Show each line of the listing below that contains the string "retaining".

--- BEGIN Data for this task ---

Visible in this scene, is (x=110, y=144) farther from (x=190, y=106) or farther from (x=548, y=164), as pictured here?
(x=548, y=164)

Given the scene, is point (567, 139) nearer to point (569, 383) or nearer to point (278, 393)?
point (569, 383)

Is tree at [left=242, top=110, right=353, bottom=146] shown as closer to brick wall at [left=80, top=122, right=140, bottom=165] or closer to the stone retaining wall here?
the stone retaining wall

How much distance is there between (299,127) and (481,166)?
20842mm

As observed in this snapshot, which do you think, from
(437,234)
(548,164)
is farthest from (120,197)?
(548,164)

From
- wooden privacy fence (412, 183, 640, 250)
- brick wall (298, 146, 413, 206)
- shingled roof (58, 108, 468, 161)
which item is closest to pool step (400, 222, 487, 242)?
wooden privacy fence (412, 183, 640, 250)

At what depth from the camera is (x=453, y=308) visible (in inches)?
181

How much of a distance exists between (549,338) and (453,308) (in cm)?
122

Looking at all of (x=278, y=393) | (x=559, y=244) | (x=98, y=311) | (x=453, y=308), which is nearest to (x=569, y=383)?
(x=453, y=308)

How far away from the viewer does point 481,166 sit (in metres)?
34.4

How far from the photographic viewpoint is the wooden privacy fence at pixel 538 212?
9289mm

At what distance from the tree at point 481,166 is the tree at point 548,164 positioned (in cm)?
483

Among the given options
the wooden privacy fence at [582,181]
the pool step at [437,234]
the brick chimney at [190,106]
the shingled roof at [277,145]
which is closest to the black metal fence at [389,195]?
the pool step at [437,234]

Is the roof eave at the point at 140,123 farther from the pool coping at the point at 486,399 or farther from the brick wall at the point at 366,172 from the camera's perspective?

--- END Data for this task ---
--- BEGIN Data for this task ---

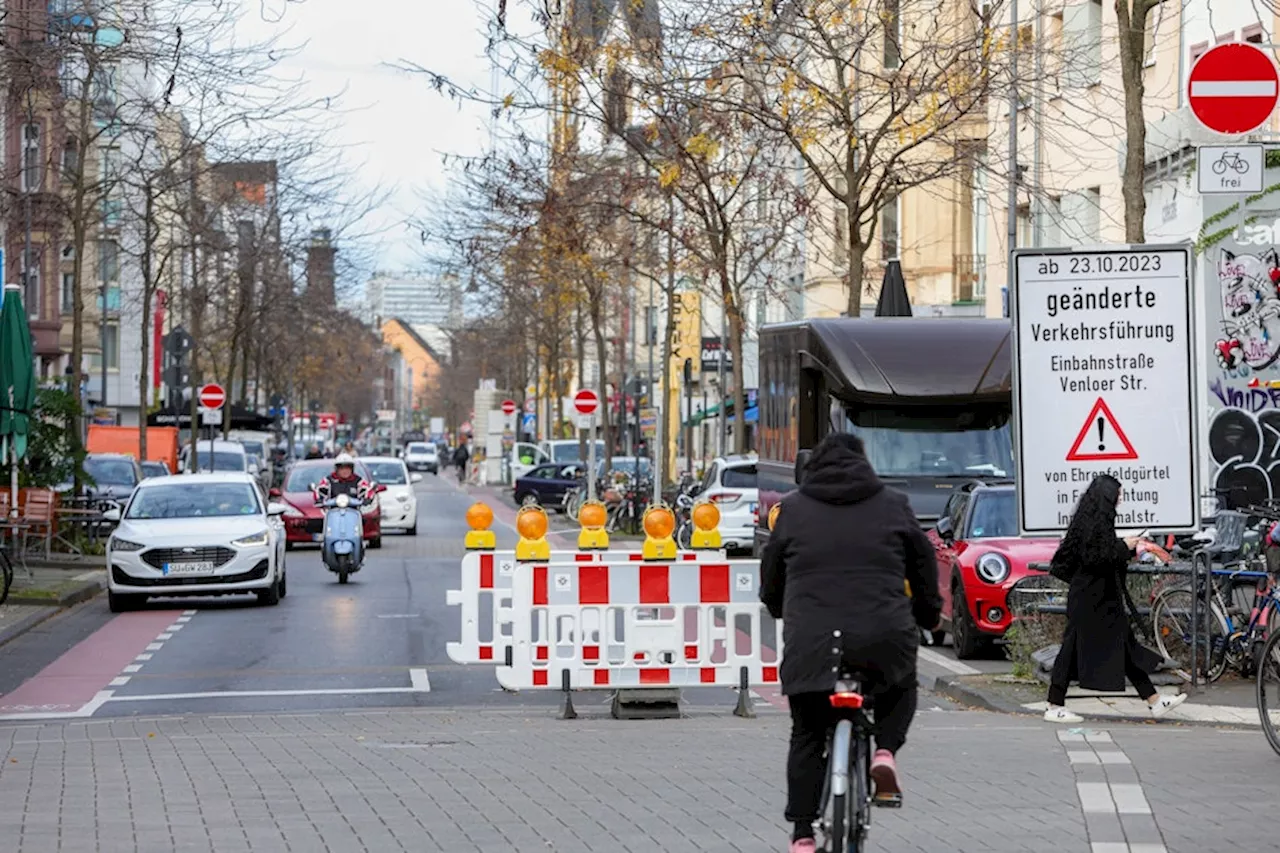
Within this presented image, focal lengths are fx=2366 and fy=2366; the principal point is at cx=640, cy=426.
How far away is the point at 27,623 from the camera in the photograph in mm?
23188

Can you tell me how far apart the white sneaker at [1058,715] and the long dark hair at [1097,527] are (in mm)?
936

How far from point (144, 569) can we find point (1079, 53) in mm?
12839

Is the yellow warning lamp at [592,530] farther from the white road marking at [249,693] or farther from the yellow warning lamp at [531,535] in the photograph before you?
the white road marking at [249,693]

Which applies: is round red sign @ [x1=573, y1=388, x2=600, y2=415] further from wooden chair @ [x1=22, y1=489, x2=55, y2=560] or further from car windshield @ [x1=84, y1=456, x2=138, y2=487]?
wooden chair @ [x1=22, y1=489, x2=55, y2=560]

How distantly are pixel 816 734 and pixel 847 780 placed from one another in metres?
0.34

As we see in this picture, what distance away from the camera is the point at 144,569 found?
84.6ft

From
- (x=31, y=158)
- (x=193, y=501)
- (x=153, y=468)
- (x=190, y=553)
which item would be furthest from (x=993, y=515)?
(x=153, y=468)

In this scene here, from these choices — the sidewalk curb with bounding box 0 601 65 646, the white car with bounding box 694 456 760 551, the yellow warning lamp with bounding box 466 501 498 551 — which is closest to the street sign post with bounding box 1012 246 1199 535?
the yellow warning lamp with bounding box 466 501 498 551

--- END Data for this task ---

**The output**
Is tree at [left=242, top=110, right=353, bottom=146] shown as closer to brick wall at [left=80, top=122, right=140, bottom=165] or closer to the stone retaining wall here?
the stone retaining wall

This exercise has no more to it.